Could you copy, word for word, the part of Martin M. Katz's questions to Donald F. Klein that opens with the words containing "Questions to Donald F Klein’s" and closes with "through factor analysis?"?

[Opening DOCUMENT PASSAGE section]

Martin M. Katz's Questions to Donald F. Klein

Questions to Donald F Klein’s response to his and Per Bech’s reply to Klein’s comment on Bech’s monogrtaph, “Clinical Psychometrics".

In trying to respond to your critique regarding whether factor analysis or the Rasch approach can resolve the "mixture" problem, I find it unclear about what meaning of "mixture" you are using in this context. Are you asking, e.g, whether the wide range of  symptoms that we observe in depression, is the result of a mixture of the underlying syndromes of major depressive and generalized anxiety disorders, as against  in the other case, the results of the interaction of independent dimensions, uncovered through factor analysis?

Also, on a related issue,  what do you mean by "intensive analysis"

[Closing DOCUMENT PASSAGE section]
[Opening EXTRACTED INFORMATION section]

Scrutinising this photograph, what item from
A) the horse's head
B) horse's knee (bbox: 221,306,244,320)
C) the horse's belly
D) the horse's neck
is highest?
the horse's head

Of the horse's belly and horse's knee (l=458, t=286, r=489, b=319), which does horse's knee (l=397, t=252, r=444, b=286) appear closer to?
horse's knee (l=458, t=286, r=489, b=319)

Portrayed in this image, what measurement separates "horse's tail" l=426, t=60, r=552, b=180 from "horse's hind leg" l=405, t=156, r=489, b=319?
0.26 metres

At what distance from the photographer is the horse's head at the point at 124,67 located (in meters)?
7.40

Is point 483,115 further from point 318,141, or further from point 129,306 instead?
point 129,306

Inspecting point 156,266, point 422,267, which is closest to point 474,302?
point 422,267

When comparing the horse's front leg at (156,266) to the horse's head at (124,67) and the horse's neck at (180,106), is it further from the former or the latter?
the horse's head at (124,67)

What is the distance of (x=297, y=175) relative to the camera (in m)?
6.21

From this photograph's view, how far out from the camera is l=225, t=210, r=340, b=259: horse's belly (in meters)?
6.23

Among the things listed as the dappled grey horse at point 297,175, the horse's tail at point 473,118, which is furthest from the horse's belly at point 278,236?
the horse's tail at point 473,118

[Closing EXTRACTED INFORMATION section]

-- ANSWER BOX --
Questions to Donald F Klein’s response to his and Per Bech’s reply to Klein’s comment on Bech’s monogrtaph, “Clinical Psychometrics".

In trying to respond to your critique regarding whether factor analysis or the Rasch approach can resolve the "mixture" problem, I find it unclear about what meaning of "mixture" you are using in this context. Are you asking, e.g, whether the wide range of  symptoms that we observe in depression, is the result of a mixture of the underlying syndromes of major depressive and generalized anxiety disorders, as against  in the other case, the results of the interaction of independent dimensions, uncovered through factor analysis?